放射性物質吸着材料のデータベースを整備
:物質・材料研究機構

 (独)物質・材料研究機構は12月7日、セシウムなどの放射性物質を吸着する材料のデータベースを整備したと発表した。収集したデータは、同機構が提供している「物質・材料データベース(通称MatNavi)」の中に新たな枠組みを設けて収録、12月13日から公開した。
 福島第一原子力発電所事故によって放出された放射性物質の除去・回収では、主に天然鉱物を吸着材に用いる方法が検討されている。ただ、天然鉱物は、同じ物質名のものであっても産地や組成によって吸着能力に差があり、放射性物質の濃度や使用する環境の酸性度などの条件によっても性能が大きく変化する。このため、現場の状況に合わせて最適な吸着材を選ぶ必要があるが、数多くの吸着材について、その吸着能力を網羅的に収載したデータベースは世界的にも存在していない。
 そこで、物材機構は、産地、化学組成などを異にする約60種の候補物質を対象に吸着実験を実施し、約800点の基礎的データを収集した。

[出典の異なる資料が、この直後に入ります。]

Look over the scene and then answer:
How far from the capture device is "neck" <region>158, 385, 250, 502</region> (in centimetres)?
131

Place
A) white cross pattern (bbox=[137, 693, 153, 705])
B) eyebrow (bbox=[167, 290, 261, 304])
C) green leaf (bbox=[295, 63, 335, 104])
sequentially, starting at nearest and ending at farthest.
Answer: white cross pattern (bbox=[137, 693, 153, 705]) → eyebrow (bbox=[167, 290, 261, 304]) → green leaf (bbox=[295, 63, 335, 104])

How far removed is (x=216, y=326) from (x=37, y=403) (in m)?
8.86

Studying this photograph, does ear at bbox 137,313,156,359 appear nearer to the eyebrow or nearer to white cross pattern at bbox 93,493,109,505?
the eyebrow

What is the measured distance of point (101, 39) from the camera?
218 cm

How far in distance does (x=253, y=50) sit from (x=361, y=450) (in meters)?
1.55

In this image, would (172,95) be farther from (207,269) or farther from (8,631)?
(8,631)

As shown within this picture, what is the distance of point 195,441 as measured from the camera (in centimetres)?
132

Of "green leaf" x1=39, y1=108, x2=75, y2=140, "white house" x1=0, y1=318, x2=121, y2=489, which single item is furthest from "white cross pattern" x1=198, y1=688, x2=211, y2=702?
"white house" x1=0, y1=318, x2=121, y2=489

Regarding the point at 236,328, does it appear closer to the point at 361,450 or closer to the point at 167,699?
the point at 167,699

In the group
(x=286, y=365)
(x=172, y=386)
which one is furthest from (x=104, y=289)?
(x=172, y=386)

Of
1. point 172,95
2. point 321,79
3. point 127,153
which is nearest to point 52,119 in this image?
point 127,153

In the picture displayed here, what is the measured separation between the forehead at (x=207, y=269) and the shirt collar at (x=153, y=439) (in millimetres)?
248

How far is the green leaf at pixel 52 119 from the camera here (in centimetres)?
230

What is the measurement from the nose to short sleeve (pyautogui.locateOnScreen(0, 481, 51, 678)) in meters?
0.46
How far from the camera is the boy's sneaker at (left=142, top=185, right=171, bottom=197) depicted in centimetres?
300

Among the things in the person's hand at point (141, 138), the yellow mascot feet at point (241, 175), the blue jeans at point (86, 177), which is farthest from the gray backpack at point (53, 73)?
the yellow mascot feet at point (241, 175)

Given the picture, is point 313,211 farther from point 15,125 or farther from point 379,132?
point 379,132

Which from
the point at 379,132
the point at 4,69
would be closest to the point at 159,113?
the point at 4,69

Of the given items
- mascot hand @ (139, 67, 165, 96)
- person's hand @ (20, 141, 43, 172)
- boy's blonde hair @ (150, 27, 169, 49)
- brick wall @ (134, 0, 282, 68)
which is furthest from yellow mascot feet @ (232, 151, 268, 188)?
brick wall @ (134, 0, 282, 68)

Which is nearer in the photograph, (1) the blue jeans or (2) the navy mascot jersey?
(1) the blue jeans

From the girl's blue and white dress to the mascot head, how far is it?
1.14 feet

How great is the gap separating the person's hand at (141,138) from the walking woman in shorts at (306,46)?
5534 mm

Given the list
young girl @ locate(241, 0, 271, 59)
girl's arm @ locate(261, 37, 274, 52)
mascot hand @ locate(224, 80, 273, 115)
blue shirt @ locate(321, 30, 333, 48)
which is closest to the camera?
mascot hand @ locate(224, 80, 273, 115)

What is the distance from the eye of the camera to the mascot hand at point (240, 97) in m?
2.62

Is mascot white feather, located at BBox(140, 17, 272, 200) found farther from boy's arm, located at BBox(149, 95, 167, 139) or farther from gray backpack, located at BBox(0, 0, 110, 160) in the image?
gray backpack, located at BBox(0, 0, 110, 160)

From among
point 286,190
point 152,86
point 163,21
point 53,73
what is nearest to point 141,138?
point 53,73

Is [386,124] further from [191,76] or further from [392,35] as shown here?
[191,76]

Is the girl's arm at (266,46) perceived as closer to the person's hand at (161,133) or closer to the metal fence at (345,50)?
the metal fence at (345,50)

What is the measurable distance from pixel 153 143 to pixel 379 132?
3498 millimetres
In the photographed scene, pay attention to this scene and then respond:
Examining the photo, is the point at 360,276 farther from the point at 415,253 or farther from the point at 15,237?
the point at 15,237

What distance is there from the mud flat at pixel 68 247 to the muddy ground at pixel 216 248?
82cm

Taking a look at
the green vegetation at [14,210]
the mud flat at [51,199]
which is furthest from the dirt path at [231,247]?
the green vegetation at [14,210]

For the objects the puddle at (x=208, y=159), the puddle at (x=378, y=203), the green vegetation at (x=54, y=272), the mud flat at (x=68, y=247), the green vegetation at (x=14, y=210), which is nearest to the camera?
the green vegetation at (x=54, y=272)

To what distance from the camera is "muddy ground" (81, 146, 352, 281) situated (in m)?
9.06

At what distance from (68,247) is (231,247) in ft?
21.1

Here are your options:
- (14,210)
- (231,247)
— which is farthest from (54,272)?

調べたのは、セシウム、ストロンチウム、ヨウ素の吸着材候補物質で、産地の異なる各種ゼオライト、スメクタイト、雲母類、鉄系鉱物をはじめとした各吸着材と、各種の濃度の塩化セシウム水溶液、塩化ストロンチウム、ヨウ素水溶液とをそれぞれ混合、撹拌、固液分離し、液相中のセシウム濃度、ストロンチウム濃度、ヨウ素濃度を測定するという方法で吸着データを取得した。
 物材機構は、今回のデータベース整備により、汚染場所、汚染状況に応じた有効で効率的な除染方法を選択できるようになるため、効果的な除染・回収に役立つとしている。